▶ _PROBLEM TO SOLVE_:
Reproduce only this stretch of the listing below: from the line with "Coin Collecting Inventory" through the line with "Fibonacci Extensions: Abbildung 1", exactly as written, with pictures excluded.

▶ _SOURCE MATERIAL_:
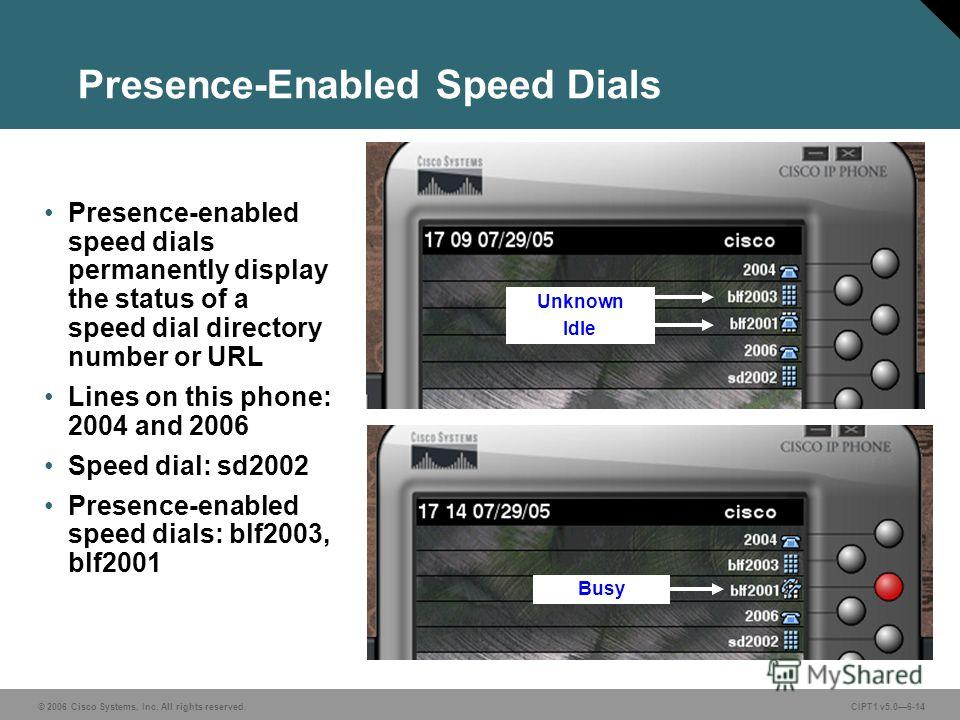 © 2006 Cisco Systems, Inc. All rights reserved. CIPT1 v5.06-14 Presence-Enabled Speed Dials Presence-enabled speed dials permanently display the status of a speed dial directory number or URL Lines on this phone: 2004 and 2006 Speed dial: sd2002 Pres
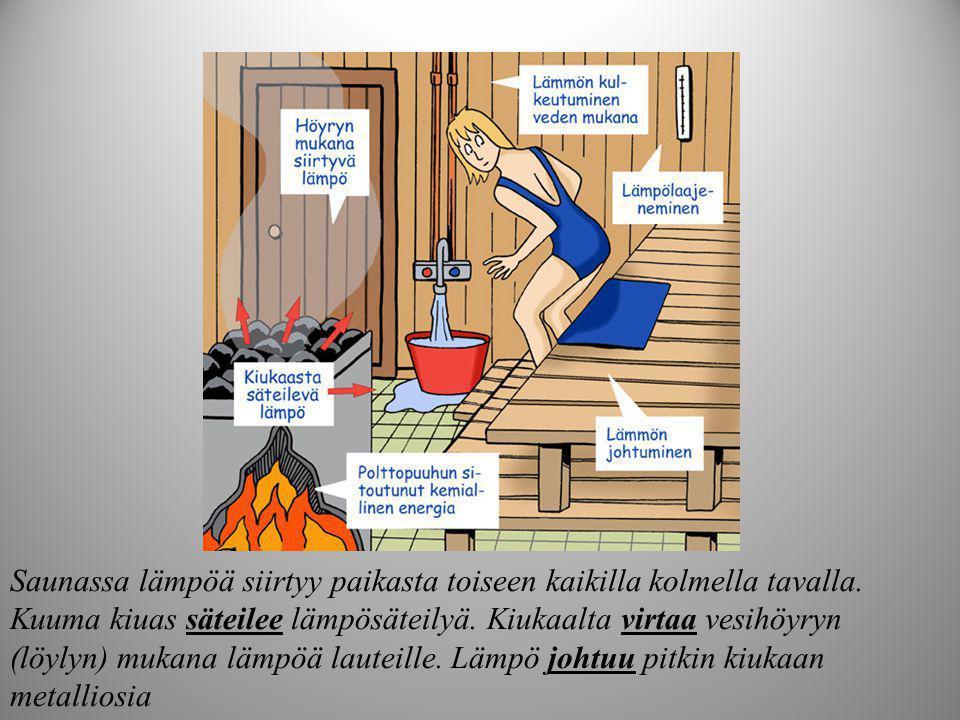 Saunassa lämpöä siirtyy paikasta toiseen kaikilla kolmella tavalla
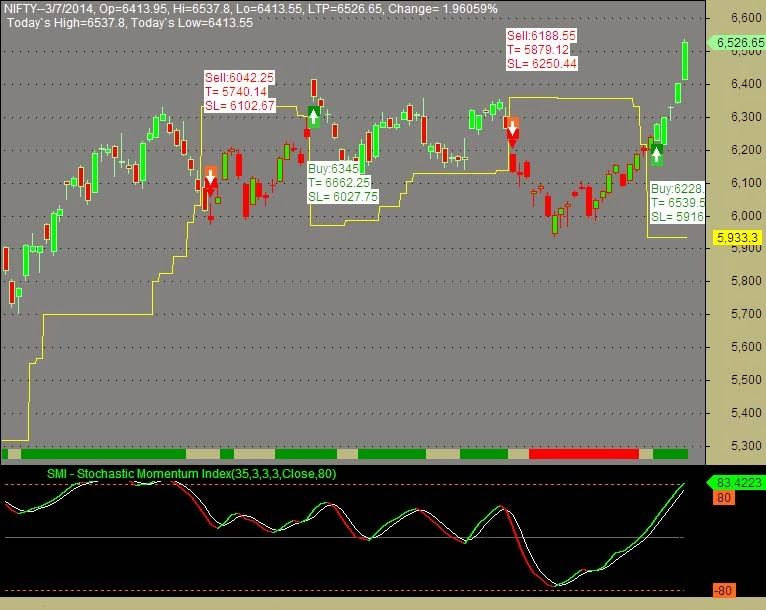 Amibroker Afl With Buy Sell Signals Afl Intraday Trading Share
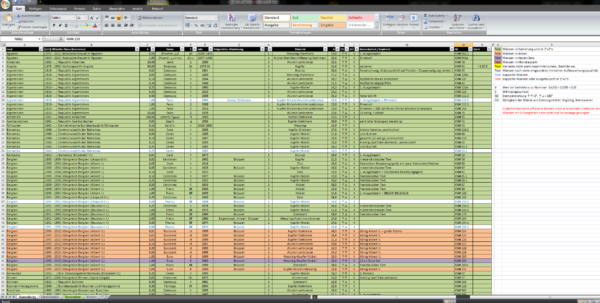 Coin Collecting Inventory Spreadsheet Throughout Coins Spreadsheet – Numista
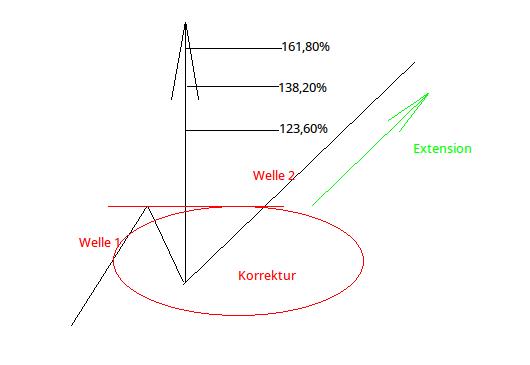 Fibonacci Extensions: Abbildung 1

--

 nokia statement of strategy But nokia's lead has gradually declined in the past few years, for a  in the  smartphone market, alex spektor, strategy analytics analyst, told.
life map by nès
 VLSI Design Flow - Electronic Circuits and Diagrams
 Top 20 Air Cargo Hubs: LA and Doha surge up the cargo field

▶ _FINAL ANSWER_:
 Coin Collecting Inventory Spreadsheet Throughout Coins Spreadsheet – Numista
 Fibonacci Extensions: Abbildung 1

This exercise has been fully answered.